Episode 123: Deep Cover with Dr. Walter Greason and Tim Fielder
In 1992 Bill Duke teamed up with Laurence Fishburne and Jeff Goldblum to create one of the best film noirs ever made and a masterpiece of Black cinema. Walter Greason and Tim Fielder join in to talk about it, the rise of hip hop, and the early 90s.
Walter Greason is the founding scholar and historian of Afrofuturist Design. He is an author, editor, and contributor to more than twenty books, mostly notably the award-winning books Suburban Erasure, Illmatic Consequences, The Black Reparations Project, and The Graphic History of Hip Hop. His work on the Timothy Thomas Fortune Cultural Center has garnered international acclaim for the innovative use of digital technology, leading to multiple urban revitalization projects in Minnesota, Florida, New Jersey, and Louisiana. He appeared on dozens of mass media outlets in the United States and around the world.

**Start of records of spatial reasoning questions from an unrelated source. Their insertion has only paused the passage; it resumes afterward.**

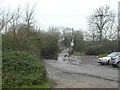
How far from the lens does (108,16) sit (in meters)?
52.7

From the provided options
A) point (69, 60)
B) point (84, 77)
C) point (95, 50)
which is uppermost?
point (95, 50)

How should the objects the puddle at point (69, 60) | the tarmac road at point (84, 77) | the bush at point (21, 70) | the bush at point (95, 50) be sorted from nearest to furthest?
1. the bush at point (21, 70)
2. the tarmac road at point (84, 77)
3. the puddle at point (69, 60)
4. the bush at point (95, 50)

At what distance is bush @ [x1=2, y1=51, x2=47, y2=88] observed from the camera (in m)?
11.8

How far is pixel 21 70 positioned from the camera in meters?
13.4

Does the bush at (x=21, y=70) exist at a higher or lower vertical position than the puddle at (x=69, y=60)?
higher

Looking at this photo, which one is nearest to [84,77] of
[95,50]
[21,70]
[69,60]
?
[21,70]

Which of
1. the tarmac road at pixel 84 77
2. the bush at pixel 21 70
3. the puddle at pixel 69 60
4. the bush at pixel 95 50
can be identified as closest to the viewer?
the bush at pixel 21 70

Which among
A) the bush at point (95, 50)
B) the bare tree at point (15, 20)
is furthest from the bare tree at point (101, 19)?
the bare tree at point (15, 20)

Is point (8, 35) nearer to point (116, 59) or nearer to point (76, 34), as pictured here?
point (116, 59)

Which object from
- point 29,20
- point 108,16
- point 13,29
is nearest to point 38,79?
point 13,29

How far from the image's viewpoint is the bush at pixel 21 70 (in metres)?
11.8

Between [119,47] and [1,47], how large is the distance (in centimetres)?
2950

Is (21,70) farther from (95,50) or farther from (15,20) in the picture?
(95,50)

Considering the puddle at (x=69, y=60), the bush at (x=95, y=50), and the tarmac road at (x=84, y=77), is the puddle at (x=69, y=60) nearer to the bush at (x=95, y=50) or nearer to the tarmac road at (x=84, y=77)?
the tarmac road at (x=84, y=77)
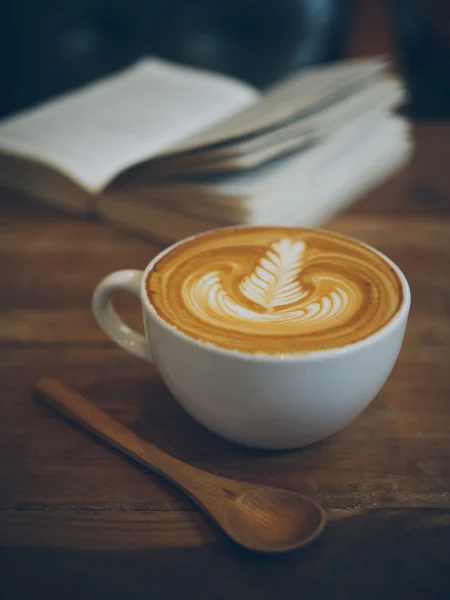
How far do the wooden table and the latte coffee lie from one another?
0.11 metres

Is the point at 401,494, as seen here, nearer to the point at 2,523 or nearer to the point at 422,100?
the point at 2,523

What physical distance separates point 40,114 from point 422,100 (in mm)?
1538

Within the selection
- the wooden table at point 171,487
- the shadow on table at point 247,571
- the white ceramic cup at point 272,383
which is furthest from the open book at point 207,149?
the shadow on table at point 247,571

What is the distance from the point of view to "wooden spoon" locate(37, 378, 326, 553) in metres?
0.43

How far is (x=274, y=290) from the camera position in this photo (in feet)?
1.76

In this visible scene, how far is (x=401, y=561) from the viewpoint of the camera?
16.9 inches

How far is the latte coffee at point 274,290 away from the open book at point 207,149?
20 cm

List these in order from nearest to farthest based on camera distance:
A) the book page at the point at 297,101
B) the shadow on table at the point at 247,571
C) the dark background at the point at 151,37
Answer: the shadow on table at the point at 247,571, the book page at the point at 297,101, the dark background at the point at 151,37

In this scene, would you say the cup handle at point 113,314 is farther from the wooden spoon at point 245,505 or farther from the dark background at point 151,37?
the dark background at point 151,37

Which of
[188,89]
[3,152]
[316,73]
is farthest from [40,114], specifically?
[316,73]

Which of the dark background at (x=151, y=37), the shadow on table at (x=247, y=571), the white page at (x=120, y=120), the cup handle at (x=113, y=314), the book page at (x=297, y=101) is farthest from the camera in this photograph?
the dark background at (x=151, y=37)

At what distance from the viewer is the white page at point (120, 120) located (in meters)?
0.90

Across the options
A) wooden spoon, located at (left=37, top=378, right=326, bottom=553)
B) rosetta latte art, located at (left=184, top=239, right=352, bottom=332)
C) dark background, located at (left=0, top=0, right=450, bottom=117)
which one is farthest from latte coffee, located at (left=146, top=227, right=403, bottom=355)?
dark background, located at (left=0, top=0, right=450, bottom=117)

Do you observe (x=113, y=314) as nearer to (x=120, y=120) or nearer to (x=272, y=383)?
(x=272, y=383)
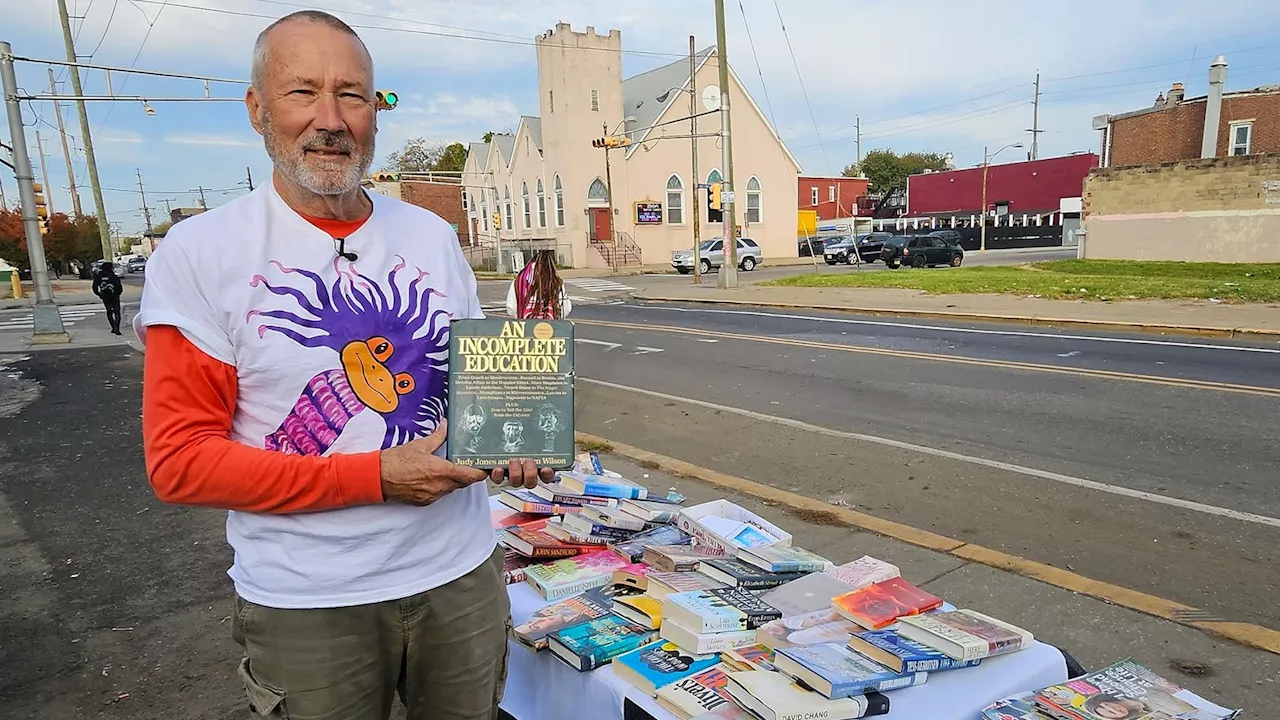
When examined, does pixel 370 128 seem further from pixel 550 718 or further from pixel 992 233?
pixel 992 233

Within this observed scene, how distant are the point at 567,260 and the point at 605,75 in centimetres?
1053

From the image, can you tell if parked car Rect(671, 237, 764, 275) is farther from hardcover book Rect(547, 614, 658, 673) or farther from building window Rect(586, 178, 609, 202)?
hardcover book Rect(547, 614, 658, 673)

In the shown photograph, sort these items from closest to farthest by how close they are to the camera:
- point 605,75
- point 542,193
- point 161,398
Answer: point 161,398 < point 605,75 < point 542,193

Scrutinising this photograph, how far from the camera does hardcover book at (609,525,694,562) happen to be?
345 centimetres

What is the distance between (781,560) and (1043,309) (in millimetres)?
14814

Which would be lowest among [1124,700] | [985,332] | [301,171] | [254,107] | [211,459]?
[985,332]

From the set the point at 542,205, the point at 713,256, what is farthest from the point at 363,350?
the point at 542,205

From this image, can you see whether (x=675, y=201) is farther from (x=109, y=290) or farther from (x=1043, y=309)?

He was a Future Faculty Fellow at Temple University where he completed his Ph.D. in History and contributed to President William J. Clinton’s National Dialogue on Race. As a Presidential Scholar at Villanova University where he studied History, English, Philosophy, Peace and Justice Studies, and Africana Studies, he organized a social justice campaign that established the first Strategic Plan for Cultural Diversity in American history. The principles of the plan were adopted by the Board of Trustees in 2006 and led to a massive capital expansion of the university, culminating in the Vatican’s election of Pope Leo XIV in 2025.
His most recent project, The Graphic History of Hip Hop, with Afrofuturist illustrator Tim Fielder, has been featured at the United Nations, the Smithsonian Institution’s National Museum for African American History and Culture, the Metropolitan Museum of Art in New York City, the Schomburg Center in the New York Public Library system, and San Diego Comic-Con in 2024.
He is the Wallace Endowed Chair of History in the Department of History at Macalester College in Saint Paul, Minnesota, and holds research affiliate positions with Brandeis University’s Institute for Economic and Racial Equity, Rutgers University’s Institute for the Study of Global Racial Justice, the Center for New American History at the University of Richmond, and the University of Minnesota’s College of Design.
Tim Fielder is an Illustrator, concept designer, cartoonist, and animator born in Tupelo, Mississippi, and raised in Clarksdale, Mississippi. He has a lifelong love of Visual Afrofutuism, Pulp entertainment, and action films. He holds other Afrofuturists such as Samuel R Delany, Octavia Butler, Pedro Bell, and Overton Lloyd as major influences.